__Extrait__
==============================
Pour «Il s’agit de financer des projets d’innovation»

Marie Lebec La députée des Yvelines, rapporteure thématique du projet de loi Pacte, assure que l’Etat aura toujours son mot à dire sur la gouvernance d’Aéroports de Paris.
publié le 12 mars 2019 à 20h56
En quoi était-il urgent de lancer ces privatisations ?

Ce n’est pas une question d’urgence, mais un choix de nouvelle politique industrielle. Il s’agit de financer, grâce au produit de ces privatisations, un fonds de 10 milliards pour l’innovation de rupture que nous créons avec la loi Pacte. Nous assumons le fait que l’Etat, tout en restant un régulateur, a plus intérêt aujourd’hui à mobiliser ses capitaux pour financer les projets d’entreprises dans des secteurs comme l’intelligence artificielle ou les nanotechnologies.

Ce fonds rapportera 200 à 300 millions d’euros par an. Or, les dividendes versés par ADP et la FDJ à l’Etat sont plus importants : pourquoi ne pas rester actionnaire pour financer ces projets ?
==============================
__Entrées__
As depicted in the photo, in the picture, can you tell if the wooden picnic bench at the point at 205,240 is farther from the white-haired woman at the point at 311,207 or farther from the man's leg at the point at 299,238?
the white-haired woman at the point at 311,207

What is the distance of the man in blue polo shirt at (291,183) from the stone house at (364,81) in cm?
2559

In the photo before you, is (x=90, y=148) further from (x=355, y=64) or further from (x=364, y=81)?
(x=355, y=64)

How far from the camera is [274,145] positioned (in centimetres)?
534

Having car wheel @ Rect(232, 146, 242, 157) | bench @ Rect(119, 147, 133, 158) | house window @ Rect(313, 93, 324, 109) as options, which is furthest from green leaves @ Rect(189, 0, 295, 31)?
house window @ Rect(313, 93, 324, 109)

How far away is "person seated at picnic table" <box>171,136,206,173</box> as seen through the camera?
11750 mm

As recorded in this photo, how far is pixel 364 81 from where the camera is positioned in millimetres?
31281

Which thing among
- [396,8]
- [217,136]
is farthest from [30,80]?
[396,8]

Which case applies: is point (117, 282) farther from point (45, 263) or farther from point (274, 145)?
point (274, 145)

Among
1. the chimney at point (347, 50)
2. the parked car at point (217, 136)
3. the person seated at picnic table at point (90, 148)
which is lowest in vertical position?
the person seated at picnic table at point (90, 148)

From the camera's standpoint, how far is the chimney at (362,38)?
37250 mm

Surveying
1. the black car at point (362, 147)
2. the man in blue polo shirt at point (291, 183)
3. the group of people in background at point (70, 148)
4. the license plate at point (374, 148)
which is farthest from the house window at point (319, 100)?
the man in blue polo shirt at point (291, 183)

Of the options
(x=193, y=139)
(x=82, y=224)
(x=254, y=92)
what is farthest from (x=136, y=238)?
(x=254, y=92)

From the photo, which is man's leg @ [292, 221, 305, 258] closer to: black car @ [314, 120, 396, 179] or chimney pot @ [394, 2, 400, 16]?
==============================
__Énoncé__
Relevez les verbes à l'infinitif qui figurent dans l'extrait sur les privatisations, en citant chaque verbe une seule fois.

__Réponse__
financer, dire, lancer, mobiliser, rester